What is expected
Please state how many lines in the records below contain the word "javascript"; the number alone is the answer.

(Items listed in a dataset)
╭──
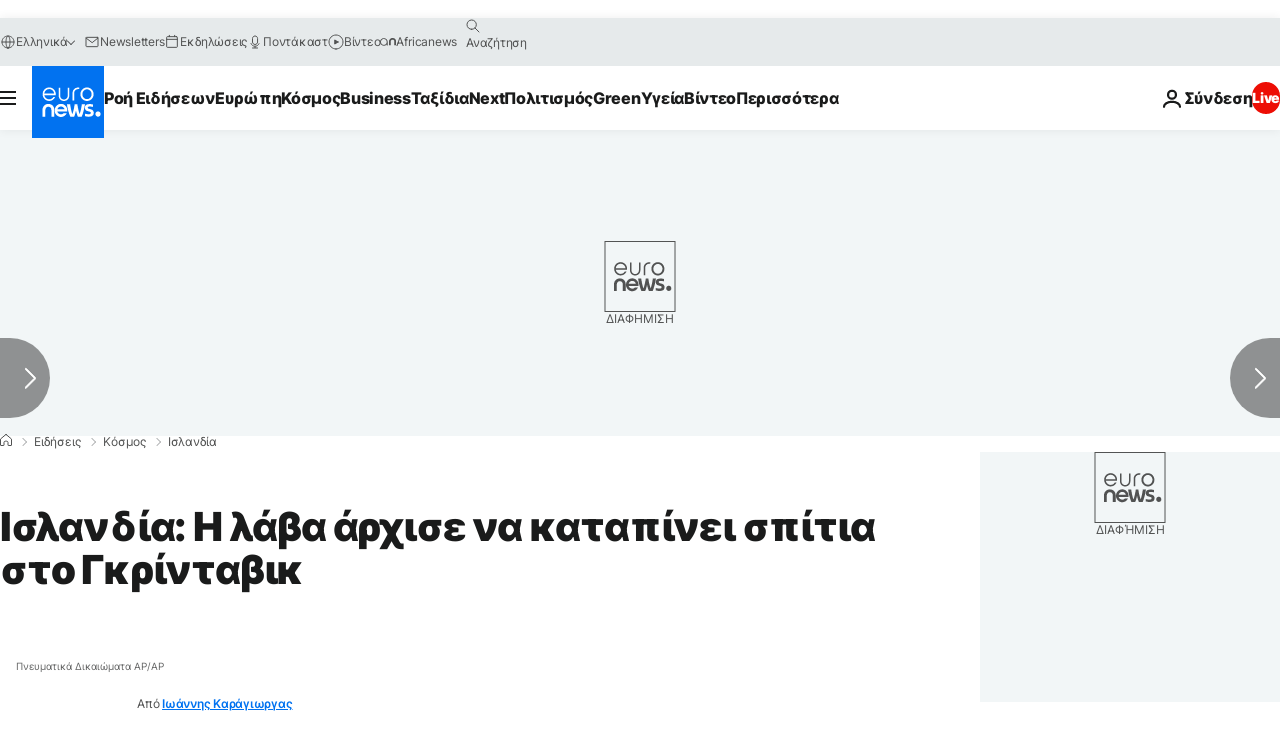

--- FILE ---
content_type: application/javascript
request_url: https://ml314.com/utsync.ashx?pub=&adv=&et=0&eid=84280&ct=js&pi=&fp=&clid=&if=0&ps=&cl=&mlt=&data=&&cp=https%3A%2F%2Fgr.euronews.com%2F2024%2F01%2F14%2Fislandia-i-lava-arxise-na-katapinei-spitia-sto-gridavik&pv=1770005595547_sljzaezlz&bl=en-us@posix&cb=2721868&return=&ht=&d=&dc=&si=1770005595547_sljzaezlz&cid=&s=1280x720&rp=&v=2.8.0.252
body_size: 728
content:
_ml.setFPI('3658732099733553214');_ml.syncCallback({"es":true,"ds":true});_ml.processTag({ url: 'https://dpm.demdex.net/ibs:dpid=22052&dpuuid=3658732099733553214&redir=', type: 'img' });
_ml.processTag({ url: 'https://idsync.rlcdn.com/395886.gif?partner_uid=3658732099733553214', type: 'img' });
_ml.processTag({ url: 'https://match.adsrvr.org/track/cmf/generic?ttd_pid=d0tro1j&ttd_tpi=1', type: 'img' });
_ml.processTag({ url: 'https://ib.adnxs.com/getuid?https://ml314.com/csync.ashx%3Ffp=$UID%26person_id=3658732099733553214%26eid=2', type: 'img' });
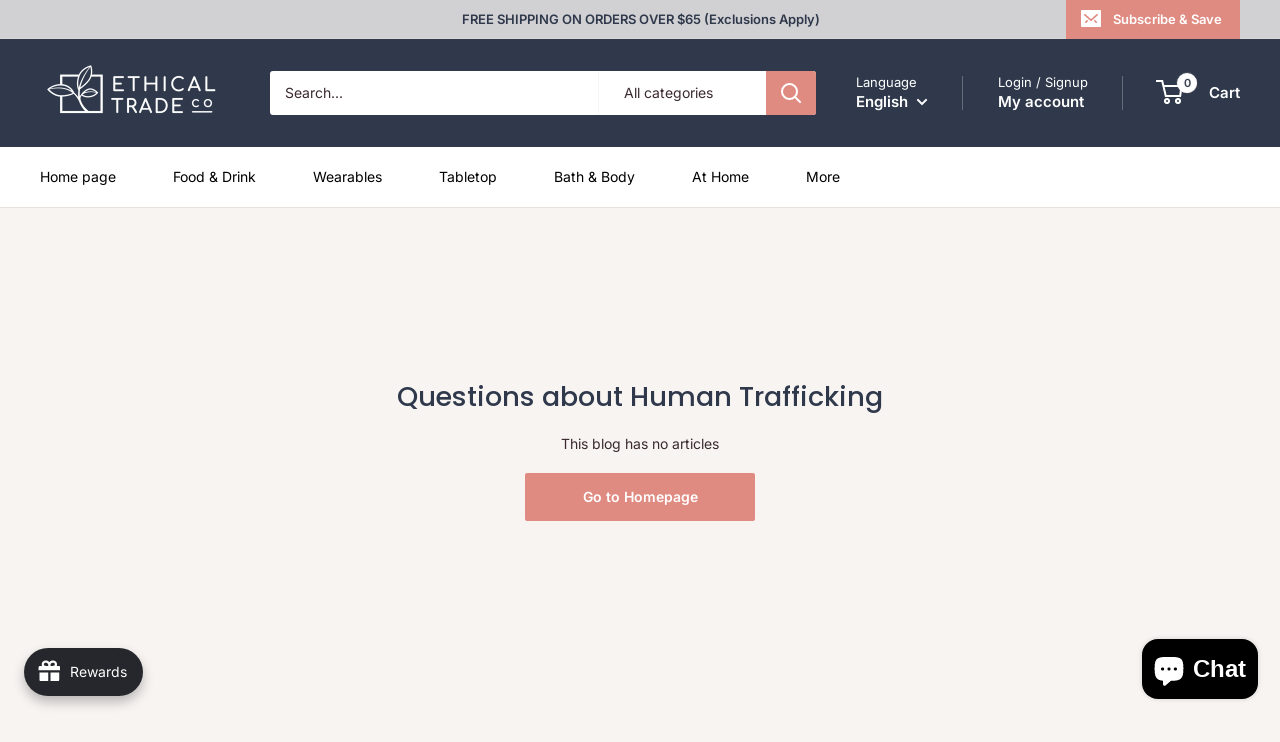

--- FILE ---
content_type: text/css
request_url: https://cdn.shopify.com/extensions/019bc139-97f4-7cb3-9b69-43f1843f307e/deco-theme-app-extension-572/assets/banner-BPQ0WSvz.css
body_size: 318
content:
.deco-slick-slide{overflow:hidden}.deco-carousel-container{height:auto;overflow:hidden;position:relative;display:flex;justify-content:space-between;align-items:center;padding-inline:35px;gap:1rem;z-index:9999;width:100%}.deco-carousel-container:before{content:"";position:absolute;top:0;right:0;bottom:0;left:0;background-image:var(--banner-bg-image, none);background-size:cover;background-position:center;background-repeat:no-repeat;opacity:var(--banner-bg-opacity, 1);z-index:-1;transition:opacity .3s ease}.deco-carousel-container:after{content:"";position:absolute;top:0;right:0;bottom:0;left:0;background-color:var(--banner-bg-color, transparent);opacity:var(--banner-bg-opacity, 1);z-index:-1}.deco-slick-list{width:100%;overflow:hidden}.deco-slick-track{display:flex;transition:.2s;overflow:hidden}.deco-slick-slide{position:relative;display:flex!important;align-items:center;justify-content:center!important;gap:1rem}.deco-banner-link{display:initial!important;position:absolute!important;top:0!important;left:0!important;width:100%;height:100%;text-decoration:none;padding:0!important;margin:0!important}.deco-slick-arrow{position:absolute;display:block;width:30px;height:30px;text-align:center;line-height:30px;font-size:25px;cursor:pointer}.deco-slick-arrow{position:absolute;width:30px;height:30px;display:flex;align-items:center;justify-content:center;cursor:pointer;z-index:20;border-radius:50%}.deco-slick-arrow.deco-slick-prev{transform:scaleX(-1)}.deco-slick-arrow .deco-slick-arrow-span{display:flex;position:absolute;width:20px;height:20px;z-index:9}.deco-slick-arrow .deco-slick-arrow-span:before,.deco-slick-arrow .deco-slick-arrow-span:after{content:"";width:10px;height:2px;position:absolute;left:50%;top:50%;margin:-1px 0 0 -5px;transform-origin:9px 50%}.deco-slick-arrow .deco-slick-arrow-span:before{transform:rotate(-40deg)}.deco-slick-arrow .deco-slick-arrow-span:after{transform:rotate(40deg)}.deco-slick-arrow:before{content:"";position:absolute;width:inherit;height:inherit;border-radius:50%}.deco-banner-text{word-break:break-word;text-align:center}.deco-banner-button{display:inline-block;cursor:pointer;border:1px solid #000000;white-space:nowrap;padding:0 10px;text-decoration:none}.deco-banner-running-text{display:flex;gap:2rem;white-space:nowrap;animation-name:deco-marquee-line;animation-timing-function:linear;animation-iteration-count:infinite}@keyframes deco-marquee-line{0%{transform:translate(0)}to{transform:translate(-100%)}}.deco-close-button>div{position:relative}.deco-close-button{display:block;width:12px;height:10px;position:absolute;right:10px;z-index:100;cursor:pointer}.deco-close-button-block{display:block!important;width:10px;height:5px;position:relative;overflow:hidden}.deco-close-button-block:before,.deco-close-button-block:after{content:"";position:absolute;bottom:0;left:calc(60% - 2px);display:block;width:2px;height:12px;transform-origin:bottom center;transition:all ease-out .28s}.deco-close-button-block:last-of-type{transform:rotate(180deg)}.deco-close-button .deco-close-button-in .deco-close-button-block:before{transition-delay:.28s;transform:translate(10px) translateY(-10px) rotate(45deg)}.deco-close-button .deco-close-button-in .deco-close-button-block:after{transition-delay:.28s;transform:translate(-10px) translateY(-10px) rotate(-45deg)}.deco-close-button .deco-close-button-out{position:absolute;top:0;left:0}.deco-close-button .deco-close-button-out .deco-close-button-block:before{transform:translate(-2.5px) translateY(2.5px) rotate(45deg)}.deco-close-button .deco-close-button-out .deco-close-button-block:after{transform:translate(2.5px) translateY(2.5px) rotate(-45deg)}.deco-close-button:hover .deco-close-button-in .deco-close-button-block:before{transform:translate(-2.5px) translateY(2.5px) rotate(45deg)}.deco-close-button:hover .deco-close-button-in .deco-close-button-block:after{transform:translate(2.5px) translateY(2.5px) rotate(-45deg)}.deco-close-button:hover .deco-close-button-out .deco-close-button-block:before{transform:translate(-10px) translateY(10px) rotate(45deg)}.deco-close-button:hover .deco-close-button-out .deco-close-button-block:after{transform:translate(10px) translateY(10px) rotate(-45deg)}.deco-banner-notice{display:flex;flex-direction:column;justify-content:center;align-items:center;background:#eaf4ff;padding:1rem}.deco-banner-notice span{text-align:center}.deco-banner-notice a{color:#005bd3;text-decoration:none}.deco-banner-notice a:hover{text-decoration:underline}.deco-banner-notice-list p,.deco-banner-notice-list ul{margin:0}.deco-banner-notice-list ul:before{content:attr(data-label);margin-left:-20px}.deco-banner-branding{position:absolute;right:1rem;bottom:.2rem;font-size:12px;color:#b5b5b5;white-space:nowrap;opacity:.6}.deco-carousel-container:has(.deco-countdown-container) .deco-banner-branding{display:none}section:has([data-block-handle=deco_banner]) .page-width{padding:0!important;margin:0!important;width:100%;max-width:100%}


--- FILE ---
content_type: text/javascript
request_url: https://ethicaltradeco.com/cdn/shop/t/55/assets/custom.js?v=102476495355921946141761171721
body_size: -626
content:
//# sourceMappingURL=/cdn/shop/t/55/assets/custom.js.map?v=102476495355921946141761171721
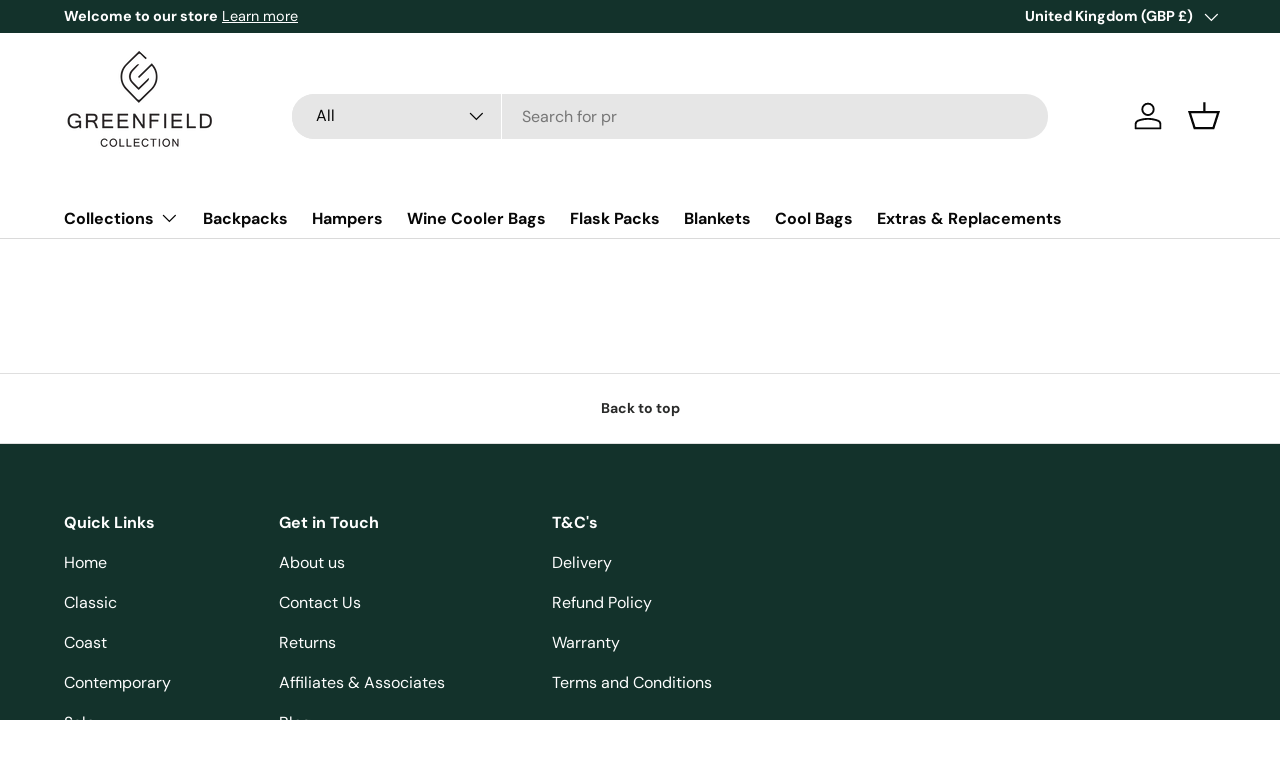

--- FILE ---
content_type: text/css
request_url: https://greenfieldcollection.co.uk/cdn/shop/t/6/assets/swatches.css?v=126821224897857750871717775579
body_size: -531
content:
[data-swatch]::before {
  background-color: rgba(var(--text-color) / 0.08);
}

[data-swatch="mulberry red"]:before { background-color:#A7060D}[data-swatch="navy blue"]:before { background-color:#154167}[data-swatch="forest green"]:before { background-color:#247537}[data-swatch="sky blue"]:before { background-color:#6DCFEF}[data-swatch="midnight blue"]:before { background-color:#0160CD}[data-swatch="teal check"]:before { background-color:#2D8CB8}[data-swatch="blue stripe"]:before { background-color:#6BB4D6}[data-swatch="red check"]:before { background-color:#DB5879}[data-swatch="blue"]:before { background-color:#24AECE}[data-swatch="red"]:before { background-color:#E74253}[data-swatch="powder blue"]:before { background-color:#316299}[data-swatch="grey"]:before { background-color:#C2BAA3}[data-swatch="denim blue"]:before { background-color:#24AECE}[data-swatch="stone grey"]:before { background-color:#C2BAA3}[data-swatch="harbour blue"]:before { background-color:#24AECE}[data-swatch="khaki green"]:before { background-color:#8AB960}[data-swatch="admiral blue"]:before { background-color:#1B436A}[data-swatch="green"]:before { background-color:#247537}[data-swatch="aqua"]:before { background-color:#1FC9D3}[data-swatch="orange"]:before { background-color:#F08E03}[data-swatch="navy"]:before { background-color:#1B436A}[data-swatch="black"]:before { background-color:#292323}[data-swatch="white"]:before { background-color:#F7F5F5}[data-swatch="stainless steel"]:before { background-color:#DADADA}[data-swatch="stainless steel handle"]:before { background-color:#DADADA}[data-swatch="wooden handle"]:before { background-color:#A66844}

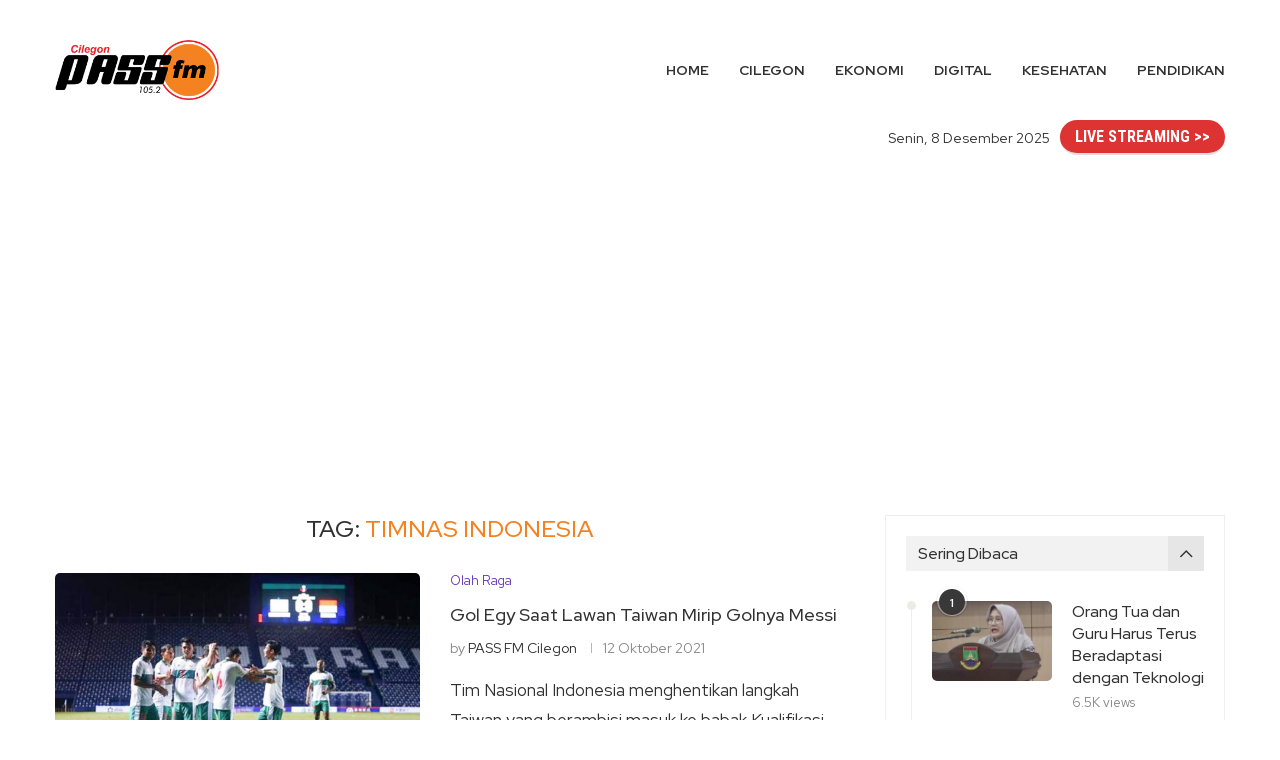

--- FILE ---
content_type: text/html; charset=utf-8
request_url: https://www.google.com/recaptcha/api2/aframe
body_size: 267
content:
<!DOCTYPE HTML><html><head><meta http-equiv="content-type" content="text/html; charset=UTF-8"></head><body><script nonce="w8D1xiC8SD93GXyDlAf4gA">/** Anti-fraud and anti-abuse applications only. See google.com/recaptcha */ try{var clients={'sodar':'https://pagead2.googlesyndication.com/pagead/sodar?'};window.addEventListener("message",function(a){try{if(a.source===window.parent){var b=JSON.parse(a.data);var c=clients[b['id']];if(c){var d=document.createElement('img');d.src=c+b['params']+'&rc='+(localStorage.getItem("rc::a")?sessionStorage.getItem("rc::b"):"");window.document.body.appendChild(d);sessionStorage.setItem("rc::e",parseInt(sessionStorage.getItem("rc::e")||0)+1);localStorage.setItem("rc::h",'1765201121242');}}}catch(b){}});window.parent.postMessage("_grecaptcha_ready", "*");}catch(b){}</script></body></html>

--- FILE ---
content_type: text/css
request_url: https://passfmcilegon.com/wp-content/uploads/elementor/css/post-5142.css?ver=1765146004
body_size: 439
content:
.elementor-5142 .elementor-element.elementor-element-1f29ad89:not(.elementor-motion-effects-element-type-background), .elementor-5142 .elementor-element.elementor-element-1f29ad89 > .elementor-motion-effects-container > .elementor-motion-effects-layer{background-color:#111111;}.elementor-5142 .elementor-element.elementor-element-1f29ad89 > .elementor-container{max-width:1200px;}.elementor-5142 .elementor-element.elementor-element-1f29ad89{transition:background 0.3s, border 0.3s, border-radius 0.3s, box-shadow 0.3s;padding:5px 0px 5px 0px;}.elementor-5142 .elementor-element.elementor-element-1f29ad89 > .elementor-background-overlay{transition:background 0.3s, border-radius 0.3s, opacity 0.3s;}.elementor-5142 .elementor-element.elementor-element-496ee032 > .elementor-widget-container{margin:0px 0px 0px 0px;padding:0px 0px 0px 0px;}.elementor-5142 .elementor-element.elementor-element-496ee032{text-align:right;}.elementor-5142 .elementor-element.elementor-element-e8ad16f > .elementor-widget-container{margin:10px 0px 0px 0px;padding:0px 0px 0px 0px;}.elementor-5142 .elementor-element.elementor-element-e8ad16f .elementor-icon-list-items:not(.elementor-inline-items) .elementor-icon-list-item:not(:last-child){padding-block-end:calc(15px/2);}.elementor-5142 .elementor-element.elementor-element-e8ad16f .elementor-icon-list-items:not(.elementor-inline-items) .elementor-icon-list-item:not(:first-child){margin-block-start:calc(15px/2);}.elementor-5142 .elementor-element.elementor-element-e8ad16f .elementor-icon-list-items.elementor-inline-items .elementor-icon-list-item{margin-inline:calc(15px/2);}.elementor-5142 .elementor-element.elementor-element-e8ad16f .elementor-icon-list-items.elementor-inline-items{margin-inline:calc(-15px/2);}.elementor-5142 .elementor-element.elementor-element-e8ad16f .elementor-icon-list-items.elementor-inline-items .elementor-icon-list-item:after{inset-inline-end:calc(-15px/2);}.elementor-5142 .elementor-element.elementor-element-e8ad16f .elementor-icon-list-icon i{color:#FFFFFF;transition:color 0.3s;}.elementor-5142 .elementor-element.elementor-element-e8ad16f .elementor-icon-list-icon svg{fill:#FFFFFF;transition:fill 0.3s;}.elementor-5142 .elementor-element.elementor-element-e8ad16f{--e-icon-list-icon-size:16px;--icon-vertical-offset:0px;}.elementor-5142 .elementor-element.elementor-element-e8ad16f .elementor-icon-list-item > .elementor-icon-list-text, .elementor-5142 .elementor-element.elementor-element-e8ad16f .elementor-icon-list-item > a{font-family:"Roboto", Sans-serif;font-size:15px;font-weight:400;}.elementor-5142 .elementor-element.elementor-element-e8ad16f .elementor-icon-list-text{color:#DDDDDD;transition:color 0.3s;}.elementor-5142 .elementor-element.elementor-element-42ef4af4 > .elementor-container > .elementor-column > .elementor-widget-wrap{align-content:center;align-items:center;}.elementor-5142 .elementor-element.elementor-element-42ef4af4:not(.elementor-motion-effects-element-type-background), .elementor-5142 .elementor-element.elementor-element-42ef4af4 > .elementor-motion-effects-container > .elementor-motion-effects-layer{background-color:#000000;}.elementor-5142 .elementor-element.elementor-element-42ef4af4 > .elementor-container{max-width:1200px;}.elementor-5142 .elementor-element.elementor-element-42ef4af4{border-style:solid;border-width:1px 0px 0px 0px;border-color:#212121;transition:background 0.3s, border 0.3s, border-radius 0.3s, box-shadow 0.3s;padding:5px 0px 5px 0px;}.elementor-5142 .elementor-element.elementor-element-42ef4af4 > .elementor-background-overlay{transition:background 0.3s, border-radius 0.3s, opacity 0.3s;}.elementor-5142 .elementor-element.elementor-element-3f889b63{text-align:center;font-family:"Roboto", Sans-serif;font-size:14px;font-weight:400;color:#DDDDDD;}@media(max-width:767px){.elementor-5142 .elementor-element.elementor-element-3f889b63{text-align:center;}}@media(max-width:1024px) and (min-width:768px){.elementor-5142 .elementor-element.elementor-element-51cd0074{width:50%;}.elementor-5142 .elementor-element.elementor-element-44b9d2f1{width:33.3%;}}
╰──
Written solution
2